This isn’t the first time people in the United States have worn masks to protect themselves during an epidemic.
A month or two ago, as the incidence of CoVid-19 increased sharply, I wrote about my grandmother’s memories during the Spanish Influenza. I was delighted to find that remembrance, one among the eight reminiscences that Rachel Corbo Pascale penned. But I recently found another fragile and worn page that described, in some detail how she or my grandfather, Rev. Benedetto Pascale, would be summonsed by a physician to translate during the doctor’s home visits to treat influenza patients in 1918. They saw themselves as caregivers — spiritually and physically — for the members of their small Baptist congregation and in the community beyond.

My grandparents outside their parsonage with my parents and me in early 1953.

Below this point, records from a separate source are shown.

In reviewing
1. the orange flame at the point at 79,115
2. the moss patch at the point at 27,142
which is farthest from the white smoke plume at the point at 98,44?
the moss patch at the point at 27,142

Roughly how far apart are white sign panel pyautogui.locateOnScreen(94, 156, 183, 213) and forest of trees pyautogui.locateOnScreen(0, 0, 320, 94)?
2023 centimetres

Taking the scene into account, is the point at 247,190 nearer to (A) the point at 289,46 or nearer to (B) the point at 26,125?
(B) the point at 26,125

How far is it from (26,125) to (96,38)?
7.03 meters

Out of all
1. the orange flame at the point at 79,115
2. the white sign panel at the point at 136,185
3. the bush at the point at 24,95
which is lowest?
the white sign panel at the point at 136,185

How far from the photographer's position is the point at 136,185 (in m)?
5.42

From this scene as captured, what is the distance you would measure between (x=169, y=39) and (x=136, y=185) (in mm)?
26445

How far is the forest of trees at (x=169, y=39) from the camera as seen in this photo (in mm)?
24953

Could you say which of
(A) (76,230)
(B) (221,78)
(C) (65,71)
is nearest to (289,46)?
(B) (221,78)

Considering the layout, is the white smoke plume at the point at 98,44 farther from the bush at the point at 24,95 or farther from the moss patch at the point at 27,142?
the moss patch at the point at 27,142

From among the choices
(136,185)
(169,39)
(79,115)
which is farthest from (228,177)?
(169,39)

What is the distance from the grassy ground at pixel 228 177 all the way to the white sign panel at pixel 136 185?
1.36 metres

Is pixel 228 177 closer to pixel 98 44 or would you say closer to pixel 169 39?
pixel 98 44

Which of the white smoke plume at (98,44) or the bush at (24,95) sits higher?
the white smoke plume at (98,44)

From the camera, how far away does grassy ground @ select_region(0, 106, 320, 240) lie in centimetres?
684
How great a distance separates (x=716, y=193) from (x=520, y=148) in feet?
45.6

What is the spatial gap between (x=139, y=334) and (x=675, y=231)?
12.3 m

Remarkably, she and grandpa wore masks. They were made from multiple layers of gauze or using linen cloth from my grandmother’s sewing cabinet — a big cabinet that was still around and still full of threads and cloth more than 40 years later when I explored it.
The masks she described had no elastic or attached ties but were secured to their faces with pieces of twine tied at the back. When I was about eight or nine years old I remember discovering an unusual looking big ball of worn and frayed twine in the basement at my grandparents’ house — they never seemed to throw anything away — and when I asked about it, my grandfather said it was for masks. I never understood what he was talking about until now. I so wish I find a family photo with one of them wearing a mask!
Interestingly, during a period when people, especially in the immigrant community understood little about infections, my grandparents had the good sense — or had been told — after each visit, to throw away the gauze or the inside layer of fabric. From grandmother’s journal entry, it appears that they were called out almost every day, and often multiple times. It turns out they had a medical student in their congregation who later became a family physician for years after that.
Social distancing did not seem to something they knew about or understood, though they did understand why stores, movies, concerts, churches, including theirs, and other places were closed.
Many people in their little Silver Lake Baptist Church and many, many people in their community died, but my grandparents did not despite repeatedly entering the homes of very sick people. They were fortunate, and those masks must have helped them survive.